少しタモンが可哀想な気もしたが晶は素直に嬉しい気持ちを感じた。
「なんだぁ、タモンの応援いないじゃーん。
これは私の勝ちだなー。」
「いや姉ちゃん、僕は中立の立場で観戦するつもりだけど・・・」
「はぁ?弟子が師匠を応援しないの?
ライ、どういうつもり?
返答次第ではタモンの次にライを粉々にしてあげちゃうよ?」
怖ろしい台詞を吐いて腕組みしたまま来里を見つめる晶。
来里は曖昧な笑顔でわたわたと両手を振り『違うよ違うよ』と呟き、
【仲間】として晶とタモンにリスペクトがある故だと言い訳し始めた。
少しむくれていた晶だが【仲間】という言葉に機嫌を直す。
「うん、そういえばシャチ君は私たちの連結役だったね。
私たちの強さをしっかりと確認して、研究するといいよ。
それでインドラとナッキィには確実にそして曖昧に伝えるように。

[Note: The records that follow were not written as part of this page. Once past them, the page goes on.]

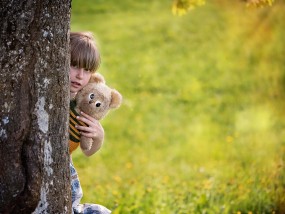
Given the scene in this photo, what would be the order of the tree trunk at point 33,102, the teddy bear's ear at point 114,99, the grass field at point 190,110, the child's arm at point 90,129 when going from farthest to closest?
the grass field at point 190,110
the teddy bear's ear at point 114,99
the child's arm at point 90,129
the tree trunk at point 33,102

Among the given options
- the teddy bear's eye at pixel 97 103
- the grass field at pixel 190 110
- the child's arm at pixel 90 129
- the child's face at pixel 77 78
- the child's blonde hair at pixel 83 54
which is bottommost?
the grass field at pixel 190 110

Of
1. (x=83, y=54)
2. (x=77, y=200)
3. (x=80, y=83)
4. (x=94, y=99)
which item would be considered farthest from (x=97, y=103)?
(x=77, y=200)

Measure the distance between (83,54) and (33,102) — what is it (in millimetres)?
677

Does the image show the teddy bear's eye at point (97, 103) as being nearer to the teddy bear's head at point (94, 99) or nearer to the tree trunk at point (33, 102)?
the teddy bear's head at point (94, 99)

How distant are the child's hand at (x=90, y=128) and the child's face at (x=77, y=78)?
0.16 meters

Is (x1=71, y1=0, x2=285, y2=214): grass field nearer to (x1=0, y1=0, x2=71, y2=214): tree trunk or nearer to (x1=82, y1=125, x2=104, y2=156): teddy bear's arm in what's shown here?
(x1=82, y1=125, x2=104, y2=156): teddy bear's arm

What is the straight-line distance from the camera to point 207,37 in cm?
1388

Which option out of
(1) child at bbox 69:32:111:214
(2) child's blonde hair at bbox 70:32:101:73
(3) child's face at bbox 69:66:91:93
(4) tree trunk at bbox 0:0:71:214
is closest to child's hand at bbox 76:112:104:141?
(1) child at bbox 69:32:111:214

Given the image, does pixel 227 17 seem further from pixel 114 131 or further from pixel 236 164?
pixel 236 164

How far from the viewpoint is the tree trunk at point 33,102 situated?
10.6ft

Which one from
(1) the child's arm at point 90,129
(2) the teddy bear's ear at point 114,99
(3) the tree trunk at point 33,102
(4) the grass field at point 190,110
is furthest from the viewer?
(4) the grass field at point 190,110

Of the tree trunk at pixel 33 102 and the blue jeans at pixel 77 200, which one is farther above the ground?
the tree trunk at pixel 33 102

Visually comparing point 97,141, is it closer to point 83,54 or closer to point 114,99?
point 114,99

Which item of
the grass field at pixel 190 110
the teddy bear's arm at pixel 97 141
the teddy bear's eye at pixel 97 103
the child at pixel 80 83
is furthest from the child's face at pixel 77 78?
the grass field at pixel 190 110
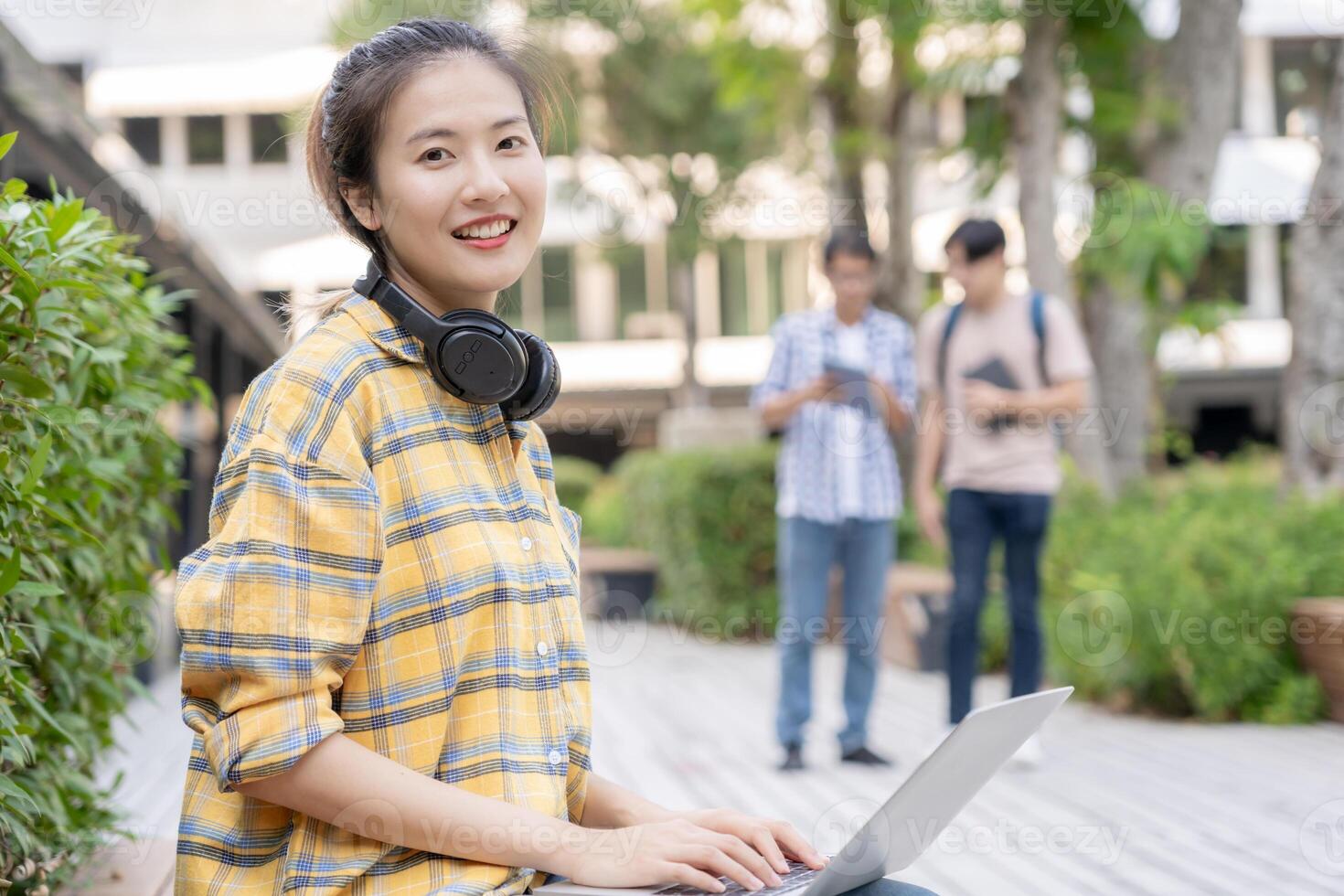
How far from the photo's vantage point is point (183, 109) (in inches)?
1070

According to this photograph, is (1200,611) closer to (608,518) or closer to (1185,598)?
(1185,598)

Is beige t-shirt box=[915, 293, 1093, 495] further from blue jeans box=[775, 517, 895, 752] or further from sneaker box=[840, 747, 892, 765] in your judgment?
sneaker box=[840, 747, 892, 765]

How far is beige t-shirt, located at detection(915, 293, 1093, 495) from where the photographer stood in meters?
5.71

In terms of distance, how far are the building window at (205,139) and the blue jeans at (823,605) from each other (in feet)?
78.6

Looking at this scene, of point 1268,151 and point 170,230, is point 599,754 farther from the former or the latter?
point 1268,151

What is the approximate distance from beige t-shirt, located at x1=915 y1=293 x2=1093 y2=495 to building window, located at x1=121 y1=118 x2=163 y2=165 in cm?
2468

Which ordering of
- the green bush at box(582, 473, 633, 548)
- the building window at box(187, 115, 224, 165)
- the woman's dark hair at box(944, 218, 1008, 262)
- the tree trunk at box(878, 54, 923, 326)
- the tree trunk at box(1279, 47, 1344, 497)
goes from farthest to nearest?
the building window at box(187, 115, 224, 165) → the green bush at box(582, 473, 633, 548) → the tree trunk at box(878, 54, 923, 326) → the tree trunk at box(1279, 47, 1344, 497) → the woman's dark hair at box(944, 218, 1008, 262)

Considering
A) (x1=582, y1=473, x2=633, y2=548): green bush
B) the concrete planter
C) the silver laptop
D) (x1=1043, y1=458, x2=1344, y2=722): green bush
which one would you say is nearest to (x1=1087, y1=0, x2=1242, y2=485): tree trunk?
(x1=1043, y1=458, x2=1344, y2=722): green bush

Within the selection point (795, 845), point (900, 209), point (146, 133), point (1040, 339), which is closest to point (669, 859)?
point (795, 845)

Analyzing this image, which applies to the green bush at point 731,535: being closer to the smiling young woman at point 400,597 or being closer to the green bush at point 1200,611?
the green bush at point 1200,611

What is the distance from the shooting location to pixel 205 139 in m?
27.4

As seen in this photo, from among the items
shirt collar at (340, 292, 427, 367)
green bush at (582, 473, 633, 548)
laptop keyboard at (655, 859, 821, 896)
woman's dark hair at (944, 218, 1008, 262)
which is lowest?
green bush at (582, 473, 633, 548)

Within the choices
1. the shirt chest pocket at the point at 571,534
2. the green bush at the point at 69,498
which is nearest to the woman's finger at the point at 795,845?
the shirt chest pocket at the point at 571,534

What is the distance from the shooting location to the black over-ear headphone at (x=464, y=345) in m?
1.64
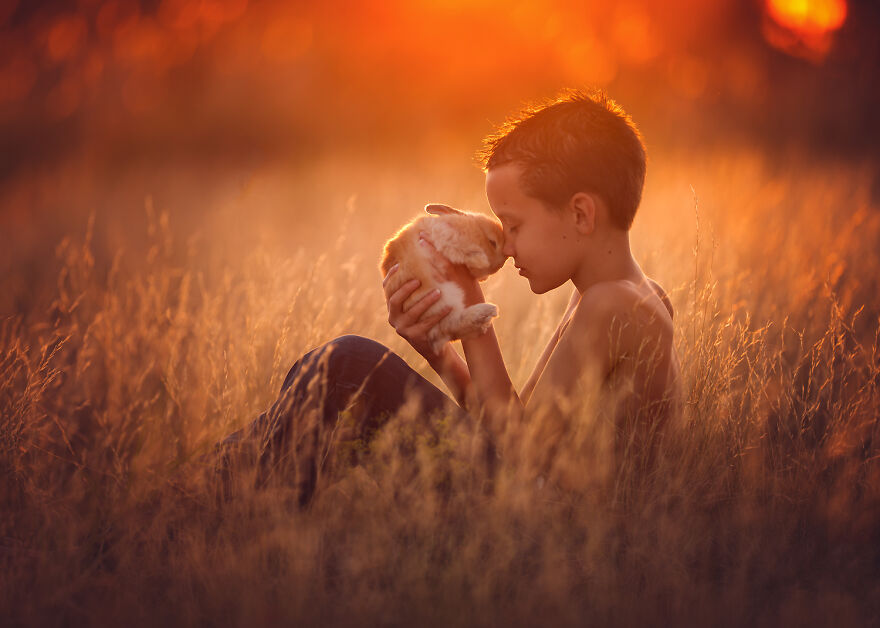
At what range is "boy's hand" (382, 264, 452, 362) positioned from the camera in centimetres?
226

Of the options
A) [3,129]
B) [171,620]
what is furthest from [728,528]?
[3,129]

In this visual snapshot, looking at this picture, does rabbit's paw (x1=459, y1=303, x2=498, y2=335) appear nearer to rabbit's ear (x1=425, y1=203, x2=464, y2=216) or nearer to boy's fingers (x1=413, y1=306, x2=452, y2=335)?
boy's fingers (x1=413, y1=306, x2=452, y2=335)

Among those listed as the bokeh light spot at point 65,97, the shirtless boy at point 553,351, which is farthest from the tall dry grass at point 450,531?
the bokeh light spot at point 65,97

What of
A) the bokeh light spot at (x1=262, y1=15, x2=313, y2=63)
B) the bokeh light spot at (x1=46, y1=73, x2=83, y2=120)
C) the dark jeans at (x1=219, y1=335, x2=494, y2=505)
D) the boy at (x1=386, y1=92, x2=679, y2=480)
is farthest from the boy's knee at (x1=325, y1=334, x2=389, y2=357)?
the bokeh light spot at (x1=262, y1=15, x2=313, y2=63)

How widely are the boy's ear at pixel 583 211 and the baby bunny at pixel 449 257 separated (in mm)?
275

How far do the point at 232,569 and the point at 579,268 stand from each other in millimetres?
1544

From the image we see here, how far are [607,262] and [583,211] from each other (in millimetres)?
214

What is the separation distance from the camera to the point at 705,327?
2859 millimetres

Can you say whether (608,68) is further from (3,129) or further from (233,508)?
(233,508)

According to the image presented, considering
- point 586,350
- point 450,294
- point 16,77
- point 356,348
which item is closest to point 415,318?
point 450,294

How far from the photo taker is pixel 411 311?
228 cm

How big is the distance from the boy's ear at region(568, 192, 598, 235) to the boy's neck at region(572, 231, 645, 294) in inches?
2.8

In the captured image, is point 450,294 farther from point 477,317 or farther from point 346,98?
point 346,98

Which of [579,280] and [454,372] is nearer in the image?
[579,280]
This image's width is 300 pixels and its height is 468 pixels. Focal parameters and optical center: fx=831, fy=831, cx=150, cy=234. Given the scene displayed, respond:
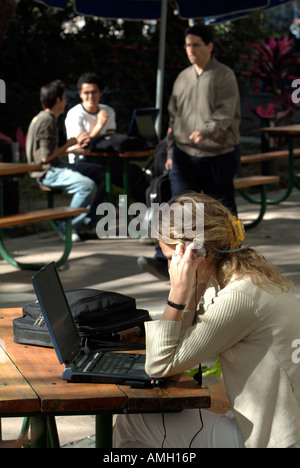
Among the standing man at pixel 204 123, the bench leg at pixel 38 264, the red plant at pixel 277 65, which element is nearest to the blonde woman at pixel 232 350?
the standing man at pixel 204 123

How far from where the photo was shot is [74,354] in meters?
2.71

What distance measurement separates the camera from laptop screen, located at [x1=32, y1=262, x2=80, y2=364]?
2.58 m

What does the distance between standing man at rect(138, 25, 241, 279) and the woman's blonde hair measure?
13.5ft

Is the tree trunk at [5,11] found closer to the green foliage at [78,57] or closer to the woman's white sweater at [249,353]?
the woman's white sweater at [249,353]

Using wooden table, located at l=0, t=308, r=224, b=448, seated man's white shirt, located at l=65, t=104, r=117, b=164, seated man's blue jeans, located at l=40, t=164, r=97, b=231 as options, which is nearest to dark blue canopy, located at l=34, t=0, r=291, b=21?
seated man's white shirt, located at l=65, t=104, r=117, b=164

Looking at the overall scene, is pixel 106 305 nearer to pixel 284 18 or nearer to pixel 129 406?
pixel 129 406

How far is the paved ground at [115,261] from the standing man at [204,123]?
854 mm

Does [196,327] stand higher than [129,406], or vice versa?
[196,327]

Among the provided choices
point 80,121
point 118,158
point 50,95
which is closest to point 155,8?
point 80,121

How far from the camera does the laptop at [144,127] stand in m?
8.92

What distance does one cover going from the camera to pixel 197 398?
2418 millimetres

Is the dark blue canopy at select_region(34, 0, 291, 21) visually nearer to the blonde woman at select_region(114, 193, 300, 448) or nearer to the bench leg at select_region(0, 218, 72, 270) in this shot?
the bench leg at select_region(0, 218, 72, 270)
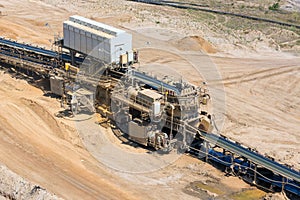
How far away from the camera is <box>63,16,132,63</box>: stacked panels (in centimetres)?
2705

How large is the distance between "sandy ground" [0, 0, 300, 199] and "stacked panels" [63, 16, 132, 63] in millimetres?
3983

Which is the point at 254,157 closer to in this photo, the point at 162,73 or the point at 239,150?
the point at 239,150

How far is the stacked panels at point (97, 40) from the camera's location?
27.0 metres

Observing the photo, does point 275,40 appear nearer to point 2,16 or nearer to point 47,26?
point 47,26

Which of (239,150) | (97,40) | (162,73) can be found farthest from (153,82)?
(162,73)

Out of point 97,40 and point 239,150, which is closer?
point 239,150

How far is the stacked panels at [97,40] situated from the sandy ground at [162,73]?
3983 millimetres

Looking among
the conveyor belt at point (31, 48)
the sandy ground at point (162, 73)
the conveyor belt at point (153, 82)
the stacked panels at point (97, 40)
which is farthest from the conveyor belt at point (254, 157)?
the conveyor belt at point (31, 48)

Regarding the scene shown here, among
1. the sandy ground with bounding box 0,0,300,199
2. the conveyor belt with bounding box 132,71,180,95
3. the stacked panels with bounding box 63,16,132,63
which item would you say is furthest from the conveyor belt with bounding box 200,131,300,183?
the stacked panels with bounding box 63,16,132,63

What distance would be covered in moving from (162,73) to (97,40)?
1007 cm

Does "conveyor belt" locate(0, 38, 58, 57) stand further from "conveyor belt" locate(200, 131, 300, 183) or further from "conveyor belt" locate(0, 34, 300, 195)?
"conveyor belt" locate(200, 131, 300, 183)

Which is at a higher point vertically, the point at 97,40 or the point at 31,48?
the point at 97,40

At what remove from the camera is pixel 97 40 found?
27.5 metres

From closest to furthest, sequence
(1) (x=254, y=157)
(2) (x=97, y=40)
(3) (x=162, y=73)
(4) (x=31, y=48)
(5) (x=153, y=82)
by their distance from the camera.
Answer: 1. (1) (x=254, y=157)
2. (5) (x=153, y=82)
3. (2) (x=97, y=40)
4. (4) (x=31, y=48)
5. (3) (x=162, y=73)
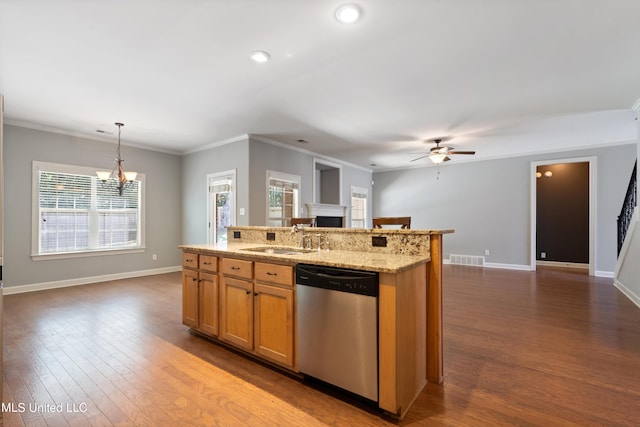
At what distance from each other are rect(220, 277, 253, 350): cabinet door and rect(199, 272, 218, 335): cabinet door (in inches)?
3.7

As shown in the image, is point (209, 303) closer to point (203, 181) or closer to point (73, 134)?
point (203, 181)

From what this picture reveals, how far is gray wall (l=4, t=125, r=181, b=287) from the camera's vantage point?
4762 mm

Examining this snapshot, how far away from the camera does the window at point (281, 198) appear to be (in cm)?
588

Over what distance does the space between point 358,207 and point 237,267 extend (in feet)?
20.8

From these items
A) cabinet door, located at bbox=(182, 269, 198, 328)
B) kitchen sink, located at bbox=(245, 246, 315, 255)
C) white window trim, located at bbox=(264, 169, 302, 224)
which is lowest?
cabinet door, located at bbox=(182, 269, 198, 328)

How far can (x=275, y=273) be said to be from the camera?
2.38 m

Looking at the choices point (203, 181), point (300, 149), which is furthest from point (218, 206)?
point (300, 149)

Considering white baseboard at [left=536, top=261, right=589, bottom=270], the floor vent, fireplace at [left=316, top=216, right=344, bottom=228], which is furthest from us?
the floor vent

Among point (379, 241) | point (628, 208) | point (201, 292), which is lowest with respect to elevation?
point (201, 292)

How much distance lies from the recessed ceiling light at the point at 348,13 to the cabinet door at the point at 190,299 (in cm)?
265

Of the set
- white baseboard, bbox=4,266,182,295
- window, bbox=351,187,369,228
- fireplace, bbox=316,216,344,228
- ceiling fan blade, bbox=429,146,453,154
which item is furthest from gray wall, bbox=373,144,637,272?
Answer: white baseboard, bbox=4,266,182,295

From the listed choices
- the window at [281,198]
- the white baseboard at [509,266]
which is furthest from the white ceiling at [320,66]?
the white baseboard at [509,266]

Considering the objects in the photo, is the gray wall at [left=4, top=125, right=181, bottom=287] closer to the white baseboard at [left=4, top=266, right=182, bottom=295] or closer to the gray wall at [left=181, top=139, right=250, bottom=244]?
the white baseboard at [left=4, top=266, right=182, bottom=295]

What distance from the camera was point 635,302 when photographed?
4195mm
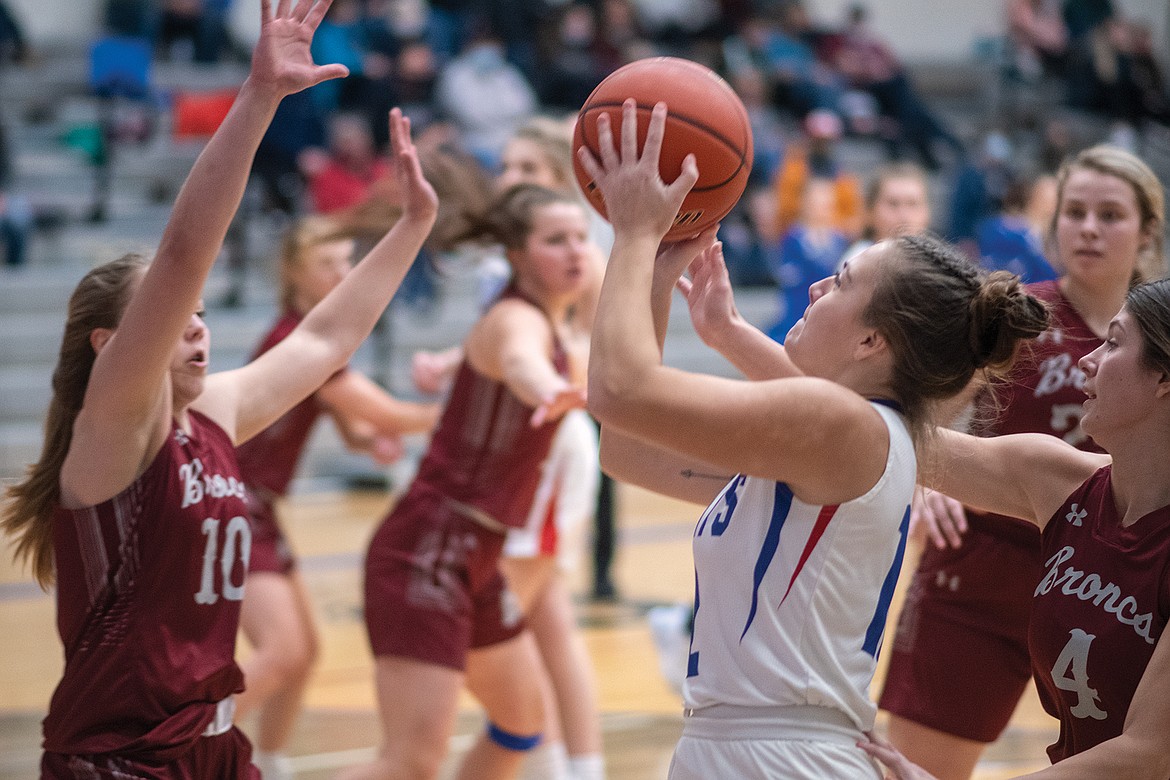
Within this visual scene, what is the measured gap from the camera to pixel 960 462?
266cm

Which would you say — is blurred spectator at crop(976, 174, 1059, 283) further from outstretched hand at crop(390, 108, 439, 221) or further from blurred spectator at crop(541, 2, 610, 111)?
blurred spectator at crop(541, 2, 610, 111)

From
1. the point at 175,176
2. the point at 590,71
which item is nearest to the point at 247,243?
the point at 175,176

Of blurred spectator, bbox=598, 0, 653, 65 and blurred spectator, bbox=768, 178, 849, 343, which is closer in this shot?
blurred spectator, bbox=768, 178, 849, 343

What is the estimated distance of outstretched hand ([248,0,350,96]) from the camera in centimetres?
240

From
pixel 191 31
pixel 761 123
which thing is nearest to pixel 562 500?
pixel 191 31

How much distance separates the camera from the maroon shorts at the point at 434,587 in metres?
3.96

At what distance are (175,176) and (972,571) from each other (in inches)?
399

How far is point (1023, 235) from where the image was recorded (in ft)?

」
「う、うん、わかった、頑張る。」
滅茶苦茶な指令を師匠から受け取った弟子は困惑の表情のまま去っていった。
そして晶も仮想世界から抜け出し、家族と共に夕食をとり始めた。
晶はタモンとの決闘を控えていることを愉し気に伝える。
「へぇ、インドの小僧とまた闘うのか。
そいつぁ負けられねぇなアキラ!」
「ボッコボコにしてやればいいんだ!
晶なら出来る!」
やけに熱の込められた煽りともいえる応援をする祖父と父。
そんな男たちに呆れた眼差しを送る祖母と母。
男親たちの感情に気付かぬまま晶はその熱い応援を背に自室に戻っていく。
パンパンと右拳を左手の平に打ち付けながら自室の中央で精神統一する。
このSR、シックスロードリィンカーネーションというゲームにのめり込むきっかけとなった闘いがタモンの【たたりもっけ】との一戦だ。
闘い終わった時、再びあの時のような感動を味わうことが出来るのだろうか?
晶は緊張と高揚を同時に感じながら大きく深呼吸する。
紛れもない【強敵】に挑む晶の心は
灼熱の太陽のように光り輝き、熱く燃えていた。